The King and I is a testament to the lavish heritage from the golden age of musicals. Featuring a company of over 50 world‐class performers, a full-scale orchestra, classic songs and extravagant costumes, this critically acclaimed Tony Award winning production of The King and I is at The Milton Keynes Theatre until 7 March 2020.
Set in Bangkok in the 1860s, Anna, a widowed British schoolteacher, has been hired to educate the children of the King of Siam. Anna is sweet-natured, but spirited and though their relationship can be unconventional and tempestuous, it is not long before she wins the heart and mind of her employer. But, as a moderniser in an imperialistic world, he is struggling with his own principles and ideology. From the first scene, my breath was taken away and I was hooked. I was in awe of the huge boat on stage and how real it all felt. I floated along the beautiful songs, felt each emotion with the characters and was left feeling completely fulfilled. I am not ashamed to say I even shed a tear. This show is phenomenal and oozes quality out of every pore.
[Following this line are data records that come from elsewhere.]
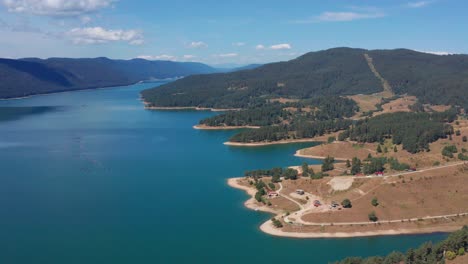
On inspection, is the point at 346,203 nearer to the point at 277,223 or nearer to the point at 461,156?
the point at 277,223

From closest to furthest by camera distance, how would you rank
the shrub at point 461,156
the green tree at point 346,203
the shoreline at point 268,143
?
the green tree at point 346,203 → the shrub at point 461,156 → the shoreline at point 268,143

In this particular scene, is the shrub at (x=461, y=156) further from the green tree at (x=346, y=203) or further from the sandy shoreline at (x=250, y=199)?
the sandy shoreline at (x=250, y=199)

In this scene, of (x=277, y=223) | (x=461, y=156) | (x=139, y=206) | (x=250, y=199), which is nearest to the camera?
(x=277, y=223)

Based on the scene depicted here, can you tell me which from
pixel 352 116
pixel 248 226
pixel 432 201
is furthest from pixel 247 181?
pixel 352 116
Darren Lee reprises his critically acclaimed USA national tour performance in the role of The King. Darren is an outstanding King. His strength and vulnerability are flawlessly executed by Darren. Darren only needs to raise an eyebrow and he conveys what we need to know. Every mannerism. Every movement. Every line delivered is an absolute joy and he rightly commands the stage with his presence.
Annalene Beechey is outstanding in the role of Anna. She is the modern-day Julie Andrews and her voice is just exquisite. Her demeanour makes it look effortless. She really is perfect in the role. Annalene says ‘I absolutely love playing Anna. Anna has a wonderful journey throughout this show, she’s tough, feisty, funny, warm and believes so passionately in the power of knowledge. But I was also a little worried about dancing the polka in that huge skirt! You stop and it keeps moving. And it’s very heavy, almost 20 kilos in weight!’ Actually, it’s so big she can’t wear it backstage. She has to climb into it in the wings of the theatre.
This story is just as relevant today as it was all those years ago. Perhaps even more so. It’s about a single working mother doing the best she can for her son. She fights for what she believes in and cares very deeply for the world. One of my personal favourite moments from the story has always been Uncle Tom’s Cabin. I did wonder how this would be portrayed and how a subject on slavery would be received in today’s society. However, it was not only tastefully done – it was faultless. Every moment and every dance move were exactly how it should be. Every expectation was exceeded in abundance.
The outstanding cast are matched with a breath-taking set design by Michael Yeargan, who has outdone himself. To match the sets, the costumes are sublime. Costume designer Catherine Zuber should win an award for such beautifully designed outfits. I found myself coveting not just Anna’s dress but indeed the Siamese male attire too. With classic numbers including I Whistle a Happy Tune, Getting to Know You, Hello Young Lovers, Something Wonderful and Shall We Dance?, choreography by Christopher Gattelli, and with a tale that takes you on a roller-coaster journey of laughs and tears - If you only see one show this year – this is the one. Shall we dance? Yes let’s!
The King and I is at Milton Keynes Theatre until 7 March 2020.